__Data records__.
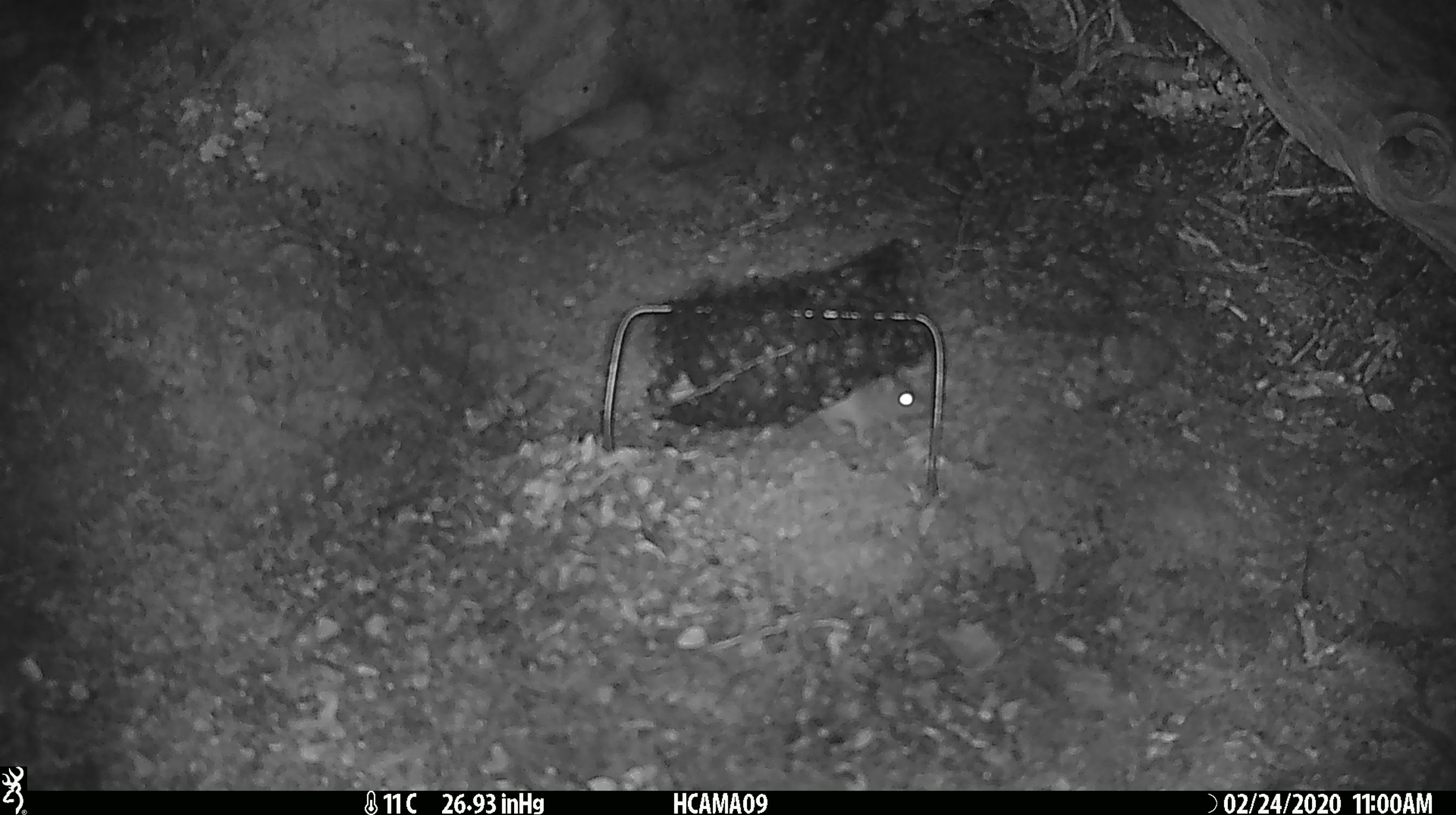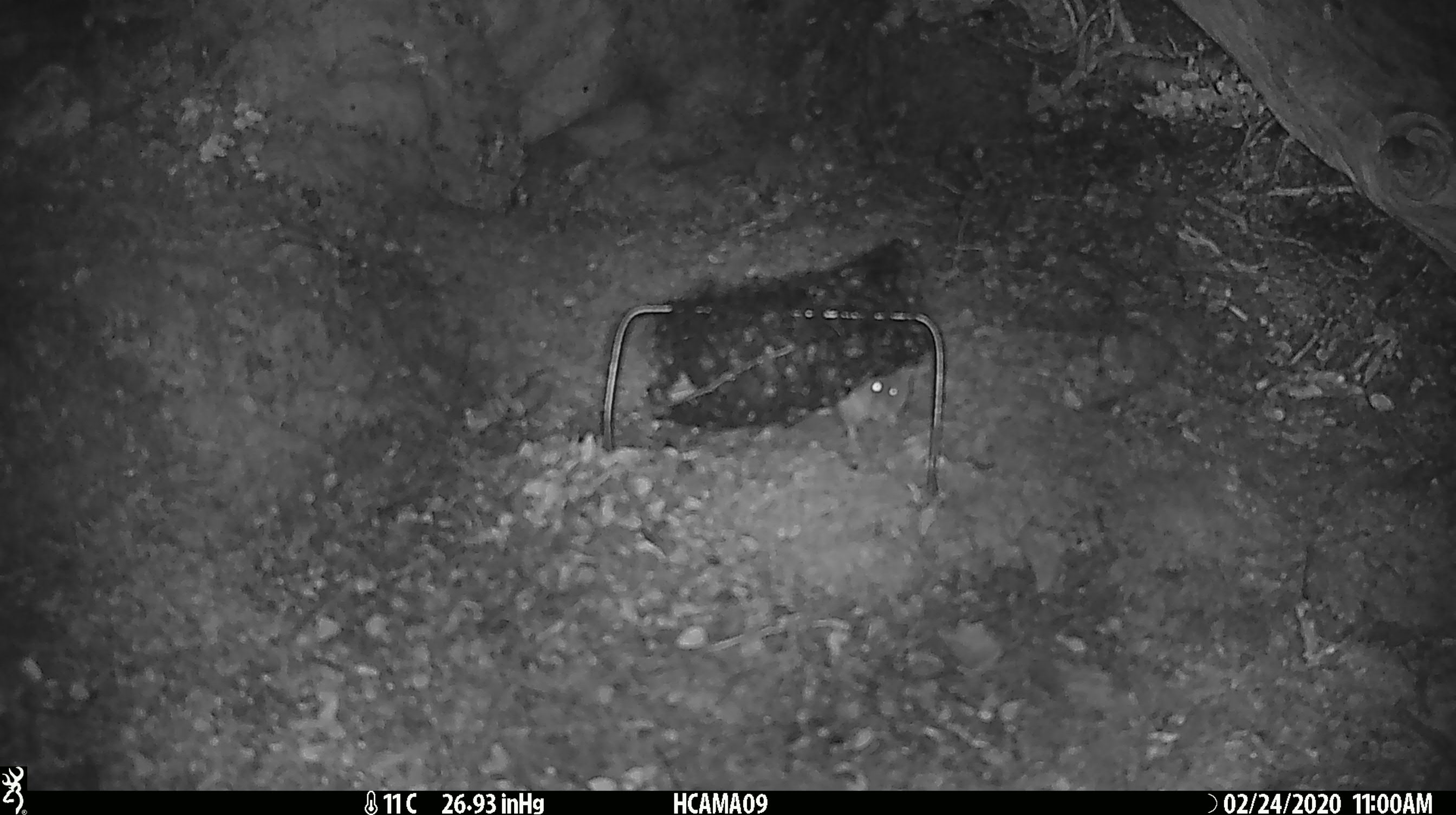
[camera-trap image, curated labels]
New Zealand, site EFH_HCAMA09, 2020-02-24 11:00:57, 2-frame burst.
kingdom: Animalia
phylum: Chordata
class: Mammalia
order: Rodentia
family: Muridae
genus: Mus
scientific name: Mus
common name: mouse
* * *
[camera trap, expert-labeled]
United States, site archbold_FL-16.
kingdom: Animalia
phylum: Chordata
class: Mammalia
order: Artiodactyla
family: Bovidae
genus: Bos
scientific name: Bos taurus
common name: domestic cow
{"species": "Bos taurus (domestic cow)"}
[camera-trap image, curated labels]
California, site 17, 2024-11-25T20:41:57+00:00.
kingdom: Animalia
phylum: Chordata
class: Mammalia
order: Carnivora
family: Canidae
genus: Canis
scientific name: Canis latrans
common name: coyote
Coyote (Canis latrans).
--
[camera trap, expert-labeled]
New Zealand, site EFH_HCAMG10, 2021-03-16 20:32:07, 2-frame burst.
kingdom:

__Activity__. Starting at the line that contains "order: Rodentia" and stopping after the line that contains "common name: mouse", write out every line exactly as it appears above, and no other line.

__Exercise answer__.
order: Rodentia
family: Muridae
genus: Mus
scientific name: Mus
common name: mouse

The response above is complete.